Boehringer raises hope of diabetic macular ischaemia therapy

Boehringer raises hope of diabetic macular ischaemia therapy

Boehringer Ingelheim says it may have found the first therapy for diabetic macular ischaemia (DMI), a common and irreversible complication of the eye in people with diabetes.

Around a third of people with diabetes go on to develop diabetic retinopathy, a sight-robbing condition that can be treated with anti-VEGF therapies like Bayer/Regeneron’s Eylea (aflibercept) and Roche/Novartis’ Lucentis (ranibizumab) or laser therapy. The high blood sugar levels associated with diabetes can damage the retina’s blood vessels, leading to fluid and blood leakage into the macula area of the retina.

For patients with diabetic retinopathy that do not respond to anti-VEGF therapies, however, there are few treatment options – and none that are approved to treat DMI, a serious complication in which the light-sensitive tissues of the central retina do not receive adequate blood supply.

DMI occurs when there is retinal non-perfusion, in which the vasculature in an area of the retina becomes degraded. Enter Boehringer’s BI 764524, an anti-Sema3A antibody that is hypothesised to regrow the vascular network in areas of the retina that have been starved of oxygen, as well as reduce retinal leakage.

Results of the phase 1/2a HORNBILL study, which looked at the safety of injections of BI 764524 into the eye as well as initial efficacy measures, were presented yesterday at the Association for Research in Vision and Ophthalmology (ARVO) in Seattle, US.

Professor Quan Dong Nguyen of Byers Eye Institute and Stanford School of Medicine, the lead investigator in the trial, told delegates that the drug appeared to be safe at all the doses tested in the study, with just two adverse events linked to the drug, neither of which was serious.

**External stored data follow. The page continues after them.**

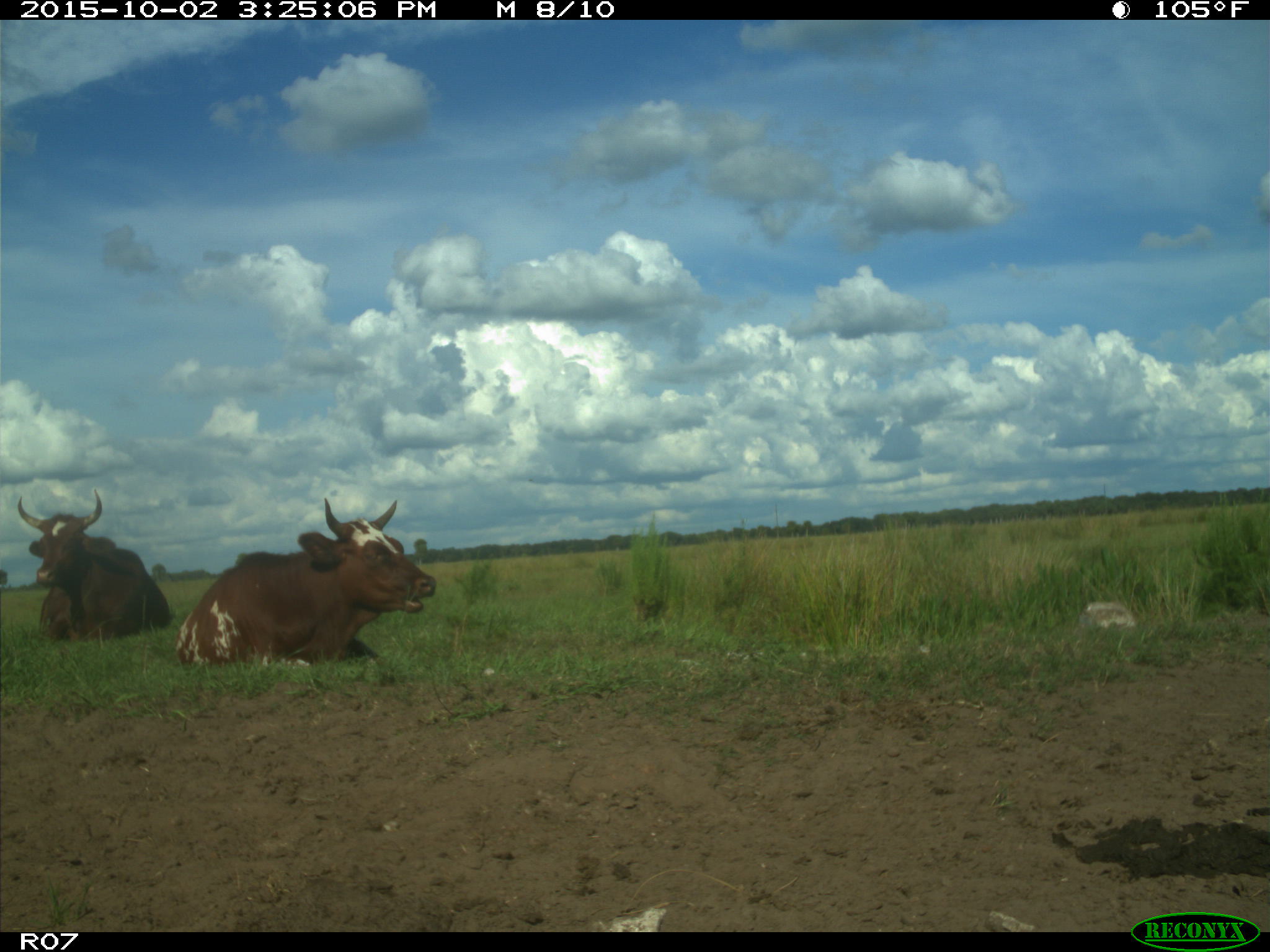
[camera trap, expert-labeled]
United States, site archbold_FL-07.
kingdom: Animalia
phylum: Chordata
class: Mammalia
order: Artiodactyla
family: Bovidae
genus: Bos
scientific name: Bos taurus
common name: domestic cow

In addition, the study also met its objective of showing early signs of stabilising the foveal avascular zone (FAZ) of the retina compared to sham injections at week 16.

“The results from the HORNBILL study are really encouraging,” said Prof Nguyen. “They suggest there may be a pathway for earlier intervention that could decrease the risk of, and maybe even prevent, people with diabetic retinopathy from developing irreversible and vision-threatening complications, such as DMI.”

He also said that, while retinal non-perfusion is a key driver of vision loss in people living with diabetic retinopathy, the HORNBILL study is the first to investigate a drug that attempts to target it.

Boehringer’s head of retinal health, Ulrike Graefe-Mody, said the company now plans to start recruiting patients into a phase 2b trial called CRIMSON later this year as it works towards “delivering the right treatment for the right patient at the right time to prevent vision loss before irreversible damage occurs.”

Last month, Boehringer – which has reportedly just overtaken Bayer to become the largest Germany-headquartered pharma group – said its pipeline is currently the best in its 139-year history, with 25 new treatments set for launch between now and 2030.